Trip to distillery inspired couple to open their own

- By Zak Stambor Chicago Tribune Zak Stambor is a freelance writer.

Mike and Amy Orlando were on one of the first tours that Le Claire, Iowabased Mississipp­i River Distilling Co. ever gave of its facilities. Near the end of the tour, the guide noted the distillery was looking for volunteers to help bottle its spirits, which include a number of whiskeys called Cody Road.

New to town and knowing few people in the area, the couple decided to lend a hand at the upstart distillery. Bottling was fun, and over the next 18 months, the couple became regular volunteers. At the same time, they began to learn what goes into running a craft distillery.

“We became enamored with the idea of craft distilling,” Mike Orlando says. “Finally, the guys at Mississipp­i River said to us, ‘You guys ought to do this. Just don’t do it here.’ ”

And so they did. In 2014, the couple moved 127 miles east to Geneva, Ill., and opened Fox River Distilling Co. While Mike Orlando may have learned the mechanics of distilling whiskey, and bourbon in particular, at Mississipp­i River, he sought to craft a different take on bourbon.

“I like my bourbon a little spicier than Cody Road,” he says.

Named after Le Claireborn William “Buffalo Bill” Cody, Mississipp­i River’s Cody Road Bourbon Whiskey is a wheated bourbon with a mash bill that’s 70 percent corn, 20 percent wheat and 10 percent unmalted barley. That makes for a sweet, subtle bourbon with a creamy mouthfeel. Fox River’s Bennett Mill Bourbon, which is named after a 19th-century Geneva mill that sold finely milled grains that may have supplied Geneva’s local distillery, is a more assertive whiskey thanks to a mash bill that’s 20 percent rye, along with 75 percent corn and 5 percent malted barley.

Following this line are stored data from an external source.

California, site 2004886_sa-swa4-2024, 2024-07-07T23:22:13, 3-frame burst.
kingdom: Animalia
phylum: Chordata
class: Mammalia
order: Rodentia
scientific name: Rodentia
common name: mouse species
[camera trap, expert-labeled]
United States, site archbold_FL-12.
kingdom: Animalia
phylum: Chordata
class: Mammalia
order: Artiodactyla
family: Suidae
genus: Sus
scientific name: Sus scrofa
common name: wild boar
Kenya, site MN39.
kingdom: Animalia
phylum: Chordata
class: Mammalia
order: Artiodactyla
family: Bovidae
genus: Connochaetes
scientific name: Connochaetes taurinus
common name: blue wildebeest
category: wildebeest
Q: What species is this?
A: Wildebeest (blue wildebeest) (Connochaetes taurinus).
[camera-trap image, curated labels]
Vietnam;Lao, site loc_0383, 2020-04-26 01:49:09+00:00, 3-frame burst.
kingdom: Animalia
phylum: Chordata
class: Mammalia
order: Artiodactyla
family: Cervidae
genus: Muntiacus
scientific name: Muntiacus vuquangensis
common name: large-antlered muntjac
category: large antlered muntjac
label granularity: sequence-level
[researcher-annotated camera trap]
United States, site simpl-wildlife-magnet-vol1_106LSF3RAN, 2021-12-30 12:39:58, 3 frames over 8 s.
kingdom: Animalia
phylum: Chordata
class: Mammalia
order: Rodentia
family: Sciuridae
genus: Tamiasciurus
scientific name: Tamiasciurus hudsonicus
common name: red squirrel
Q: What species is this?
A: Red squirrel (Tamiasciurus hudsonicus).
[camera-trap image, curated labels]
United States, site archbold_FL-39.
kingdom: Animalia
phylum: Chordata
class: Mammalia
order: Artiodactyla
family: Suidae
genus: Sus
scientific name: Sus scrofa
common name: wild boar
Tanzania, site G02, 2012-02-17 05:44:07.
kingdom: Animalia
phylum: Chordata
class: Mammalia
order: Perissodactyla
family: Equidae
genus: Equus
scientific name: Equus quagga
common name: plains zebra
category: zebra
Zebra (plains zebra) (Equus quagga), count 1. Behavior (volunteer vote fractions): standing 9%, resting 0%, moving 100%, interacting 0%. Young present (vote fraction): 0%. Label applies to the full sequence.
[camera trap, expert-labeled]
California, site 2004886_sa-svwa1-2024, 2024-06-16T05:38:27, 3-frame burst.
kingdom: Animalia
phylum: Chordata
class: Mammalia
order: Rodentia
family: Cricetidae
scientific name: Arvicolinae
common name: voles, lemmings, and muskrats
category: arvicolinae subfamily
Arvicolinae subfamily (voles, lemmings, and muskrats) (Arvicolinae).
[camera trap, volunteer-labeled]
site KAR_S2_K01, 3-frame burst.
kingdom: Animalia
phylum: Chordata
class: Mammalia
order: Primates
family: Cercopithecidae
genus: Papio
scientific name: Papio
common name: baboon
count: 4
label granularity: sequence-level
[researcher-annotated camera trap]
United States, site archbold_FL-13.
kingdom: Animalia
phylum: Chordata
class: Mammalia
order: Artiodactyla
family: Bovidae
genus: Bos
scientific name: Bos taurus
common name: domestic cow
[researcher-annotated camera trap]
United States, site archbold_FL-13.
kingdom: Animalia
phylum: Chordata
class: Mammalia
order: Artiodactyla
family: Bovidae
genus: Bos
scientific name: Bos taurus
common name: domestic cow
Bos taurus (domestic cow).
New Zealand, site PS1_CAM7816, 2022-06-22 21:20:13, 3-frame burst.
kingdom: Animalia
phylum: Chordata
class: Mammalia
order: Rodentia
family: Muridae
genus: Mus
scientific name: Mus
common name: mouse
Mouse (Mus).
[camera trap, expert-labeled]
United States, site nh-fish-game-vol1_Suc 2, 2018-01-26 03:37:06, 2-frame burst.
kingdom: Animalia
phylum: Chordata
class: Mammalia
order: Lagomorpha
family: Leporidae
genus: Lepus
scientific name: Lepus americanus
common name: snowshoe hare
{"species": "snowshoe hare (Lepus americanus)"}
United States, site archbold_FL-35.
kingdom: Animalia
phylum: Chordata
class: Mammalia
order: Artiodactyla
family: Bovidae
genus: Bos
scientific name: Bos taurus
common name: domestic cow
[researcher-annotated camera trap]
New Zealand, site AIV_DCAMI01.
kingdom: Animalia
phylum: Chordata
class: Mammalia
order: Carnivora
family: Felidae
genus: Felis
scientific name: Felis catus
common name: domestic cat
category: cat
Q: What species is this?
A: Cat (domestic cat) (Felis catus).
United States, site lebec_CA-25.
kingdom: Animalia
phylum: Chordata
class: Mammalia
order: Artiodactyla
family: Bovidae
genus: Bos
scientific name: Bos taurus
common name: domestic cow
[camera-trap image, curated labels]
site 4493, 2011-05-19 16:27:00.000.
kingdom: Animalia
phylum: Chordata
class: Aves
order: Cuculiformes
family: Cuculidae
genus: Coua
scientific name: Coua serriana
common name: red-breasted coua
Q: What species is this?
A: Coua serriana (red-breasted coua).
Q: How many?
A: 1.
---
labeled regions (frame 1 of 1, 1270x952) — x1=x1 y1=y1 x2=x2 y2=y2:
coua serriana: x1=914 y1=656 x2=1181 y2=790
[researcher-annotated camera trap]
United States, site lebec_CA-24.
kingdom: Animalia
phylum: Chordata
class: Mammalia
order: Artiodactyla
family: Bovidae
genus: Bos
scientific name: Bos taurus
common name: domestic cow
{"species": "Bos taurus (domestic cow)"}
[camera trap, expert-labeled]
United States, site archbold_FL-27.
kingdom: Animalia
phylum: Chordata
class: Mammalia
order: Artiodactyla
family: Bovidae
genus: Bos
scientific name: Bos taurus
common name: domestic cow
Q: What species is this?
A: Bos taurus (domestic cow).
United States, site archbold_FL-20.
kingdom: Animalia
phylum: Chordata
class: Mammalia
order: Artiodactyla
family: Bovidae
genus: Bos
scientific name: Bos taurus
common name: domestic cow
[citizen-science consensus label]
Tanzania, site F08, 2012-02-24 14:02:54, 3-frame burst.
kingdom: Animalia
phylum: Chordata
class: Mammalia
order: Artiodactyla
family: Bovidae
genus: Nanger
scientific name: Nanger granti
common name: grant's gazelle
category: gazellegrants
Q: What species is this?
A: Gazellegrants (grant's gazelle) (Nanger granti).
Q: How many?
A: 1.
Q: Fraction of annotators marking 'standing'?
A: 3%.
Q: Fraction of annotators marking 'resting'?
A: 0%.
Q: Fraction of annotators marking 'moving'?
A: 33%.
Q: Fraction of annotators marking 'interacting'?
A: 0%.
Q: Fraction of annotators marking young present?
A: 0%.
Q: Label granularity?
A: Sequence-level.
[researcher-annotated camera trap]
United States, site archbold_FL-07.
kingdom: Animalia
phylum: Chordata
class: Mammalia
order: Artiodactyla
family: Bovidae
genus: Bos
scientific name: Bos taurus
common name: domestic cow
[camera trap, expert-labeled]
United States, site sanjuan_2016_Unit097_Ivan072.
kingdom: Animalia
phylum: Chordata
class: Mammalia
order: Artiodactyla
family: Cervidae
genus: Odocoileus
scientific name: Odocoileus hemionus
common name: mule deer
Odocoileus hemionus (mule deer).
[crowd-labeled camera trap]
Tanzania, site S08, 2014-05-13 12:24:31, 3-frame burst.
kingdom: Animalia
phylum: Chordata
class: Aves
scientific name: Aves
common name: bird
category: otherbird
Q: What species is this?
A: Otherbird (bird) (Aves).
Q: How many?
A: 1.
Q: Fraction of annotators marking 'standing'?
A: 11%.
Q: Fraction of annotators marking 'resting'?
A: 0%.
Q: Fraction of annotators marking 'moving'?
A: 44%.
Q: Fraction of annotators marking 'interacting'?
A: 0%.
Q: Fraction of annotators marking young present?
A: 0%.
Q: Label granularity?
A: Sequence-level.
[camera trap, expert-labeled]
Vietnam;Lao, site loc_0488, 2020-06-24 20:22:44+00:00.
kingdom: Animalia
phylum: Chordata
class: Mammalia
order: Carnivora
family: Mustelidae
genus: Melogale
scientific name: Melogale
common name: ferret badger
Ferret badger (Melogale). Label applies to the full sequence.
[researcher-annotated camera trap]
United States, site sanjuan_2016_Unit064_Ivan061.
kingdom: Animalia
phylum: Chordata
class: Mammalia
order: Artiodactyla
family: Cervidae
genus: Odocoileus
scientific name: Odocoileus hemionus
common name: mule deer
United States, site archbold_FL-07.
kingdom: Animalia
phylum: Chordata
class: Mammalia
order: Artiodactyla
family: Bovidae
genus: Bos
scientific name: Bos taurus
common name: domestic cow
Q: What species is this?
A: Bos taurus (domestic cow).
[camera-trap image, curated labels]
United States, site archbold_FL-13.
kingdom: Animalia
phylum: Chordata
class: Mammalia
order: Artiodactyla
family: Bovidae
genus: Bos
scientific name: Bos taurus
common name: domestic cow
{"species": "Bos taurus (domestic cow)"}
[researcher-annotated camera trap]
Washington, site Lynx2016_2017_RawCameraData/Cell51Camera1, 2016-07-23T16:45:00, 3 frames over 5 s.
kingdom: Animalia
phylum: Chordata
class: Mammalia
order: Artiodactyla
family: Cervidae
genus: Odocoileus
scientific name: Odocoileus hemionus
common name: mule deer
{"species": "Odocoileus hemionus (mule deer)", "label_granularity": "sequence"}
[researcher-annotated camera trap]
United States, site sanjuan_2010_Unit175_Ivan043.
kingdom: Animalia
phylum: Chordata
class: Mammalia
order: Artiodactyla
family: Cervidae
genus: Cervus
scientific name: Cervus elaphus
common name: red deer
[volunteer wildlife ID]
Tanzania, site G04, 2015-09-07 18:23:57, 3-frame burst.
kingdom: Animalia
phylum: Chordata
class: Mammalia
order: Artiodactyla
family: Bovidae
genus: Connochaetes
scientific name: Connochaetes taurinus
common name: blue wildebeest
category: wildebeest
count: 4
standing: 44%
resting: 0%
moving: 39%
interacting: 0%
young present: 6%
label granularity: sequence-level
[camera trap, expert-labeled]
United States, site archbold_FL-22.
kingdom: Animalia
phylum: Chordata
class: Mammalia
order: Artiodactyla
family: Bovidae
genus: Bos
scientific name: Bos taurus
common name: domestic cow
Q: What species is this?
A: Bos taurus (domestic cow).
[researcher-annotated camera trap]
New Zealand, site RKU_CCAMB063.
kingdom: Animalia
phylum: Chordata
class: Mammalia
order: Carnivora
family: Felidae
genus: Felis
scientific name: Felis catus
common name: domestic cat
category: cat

That mash bill makes for a bold whiskey with notes of cinnamon, vanilla and caramel. While Mike Orlando drinks it straight, or with a couple of drops of water to open up the whiskey’s flavor, I think its spicy notes work well in simple cocktails like an Old-Fashioned or Manhattan.

Given that the distillery offers $10 tours Fridays and Saturdays, Fox River may inspire others to put their own spin on America’s native spirit.